Locking in aluminium-intensive specifications at current prices without a price adjustment mechanism. EGA's repair timeline is up to 12 months. Goldman Sachs has already revised its forecast upward. Any fixed-price contract signed now without a materials escalation clause on aluminium is carrying a risk that is visible and quantifiable. Do not absorb it silently.

Watch

The embodied carbon conversation. Cundall published this week on embodied carbon as MENA's net zero blind spot. The EU's CSRD is already forcing global developers to account for Scope 3 emissions — including embodied carbon across asset portfolios. International lenders are requesting whole life carbon data in project due diligence. The UAE is not there yet — but the developers building this capability now will not be scrambling when it arrives. This is a six-to-twelve month lead time issue.


05

The Watchlist

EGA Al Taweelah repair timeline

Up to 12 months confirmed — watch for any acceleration or further deterioration; drives aluminium price trajectory

Monthly

LME aluminium spot price

Goldman Sachs Q2 forecast $3,450/tonne; Wood Mackenzie projects $3,500–$3,800 short term — watch weekly

Weekly

UAE Civil Transactions Law — contract review deadline

Effective 1 June 2026; FIDIC adaptations and standard forms need review before that date

Jun 1

Aldar 2026 contract awards

AED 30B programme — watch for tender notices and pre-qualification calls across the portfolio

Ongoing

UAE PMI — April reading

Three consecutive months of decline in construction sub-index; April will confirm whether this is a trend or a floor

May 7

Abu Dhabi off-plan restart

New governance decisions tighten escrow and disclosure — watch for first major launch post-conflict as demand signal

Q2

06

In Practice: From the Elevation Carbon Field

Case Note

The Carbon That Wasn't in the Brief

Mixed-use commercial · Dubai · RIBA Stage 1–2

The Situation

A developer engaged us at the start of a mixed-use commercial scheme in Dubai. The sustainability brief referenced operational energy targets — a percentage improvement on ASHRAE 90.1 baseline, consistent with the developer's existing portfolio approach. There was no mention of embodied carbon. The developer's international financing partner had recently signed up to the Net Zero Asset Managers initiative and was beginning to request whole life carbon data as part of project due diligence.

The Gap

The operational energy brief was achievable. But when we ran a preliminary whole life carbon assessment at Stage 1, embodied carbon accounted for approximately 65% of the building's total lifecycle emissions over a 60-year period. The operational improvements being targeted would reduce the remaining 35%. The financing partner's due diligence request would arrive at Stage 3 — after the structural and envelope decisions that drive the majority of embodied carbon had already been locked in. The brief had no mechanism to capture this.

The Outcome

We introduced a whole life carbon target alongside the operational energy target at Stage 1 — before the structural system and façade strategy were fixed. The structural engineer ran two options: a flat plate concrete structure and a post-tensioned alternative. The post-tensioned option reduced embodied carbon in the structure by 18% and reduced the slab depth, which had a secondary benefit on floor-to-floor height and glazing ratios. The façade was specified with a lower aluminium content than the original concept — a decision that, in the current market, also reduced procurement risk. The lesson: embodied carbon is not a reporting exercise. It is a design input. And the only time it changes outcomes is before the decisions are made.

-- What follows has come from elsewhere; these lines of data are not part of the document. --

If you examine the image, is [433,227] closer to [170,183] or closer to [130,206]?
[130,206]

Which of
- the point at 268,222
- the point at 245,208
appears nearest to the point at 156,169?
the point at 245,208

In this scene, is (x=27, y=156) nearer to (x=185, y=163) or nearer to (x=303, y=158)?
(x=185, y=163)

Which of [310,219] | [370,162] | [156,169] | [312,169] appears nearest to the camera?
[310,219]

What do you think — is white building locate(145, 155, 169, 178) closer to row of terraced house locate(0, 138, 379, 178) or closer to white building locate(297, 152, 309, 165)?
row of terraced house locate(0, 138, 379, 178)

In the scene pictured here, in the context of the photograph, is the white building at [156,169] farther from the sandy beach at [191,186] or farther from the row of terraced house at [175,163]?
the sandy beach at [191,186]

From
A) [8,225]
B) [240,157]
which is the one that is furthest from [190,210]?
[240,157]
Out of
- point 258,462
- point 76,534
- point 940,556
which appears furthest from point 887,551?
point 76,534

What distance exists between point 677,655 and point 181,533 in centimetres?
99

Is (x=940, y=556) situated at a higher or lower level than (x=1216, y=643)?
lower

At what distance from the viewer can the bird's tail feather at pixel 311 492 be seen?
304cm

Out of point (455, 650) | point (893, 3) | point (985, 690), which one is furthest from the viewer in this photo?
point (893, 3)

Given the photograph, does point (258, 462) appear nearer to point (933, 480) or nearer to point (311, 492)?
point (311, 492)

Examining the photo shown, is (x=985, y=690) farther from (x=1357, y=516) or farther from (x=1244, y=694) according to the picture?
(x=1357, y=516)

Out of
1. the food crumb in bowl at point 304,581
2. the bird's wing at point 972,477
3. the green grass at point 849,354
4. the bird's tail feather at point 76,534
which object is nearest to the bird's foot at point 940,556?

Project details anonymised. Sector and scale are representative. Elevation Carbon integrates whole life carbon assessment from Stage 1 — before structural and envelope decisions are fixed. Contact us to discuss your project.


"The market is bifurcating. Existing pipeline is accelerating. New launches are on hold. The operators who outperform are the ones who know which side of that line they are on — and act accordingly."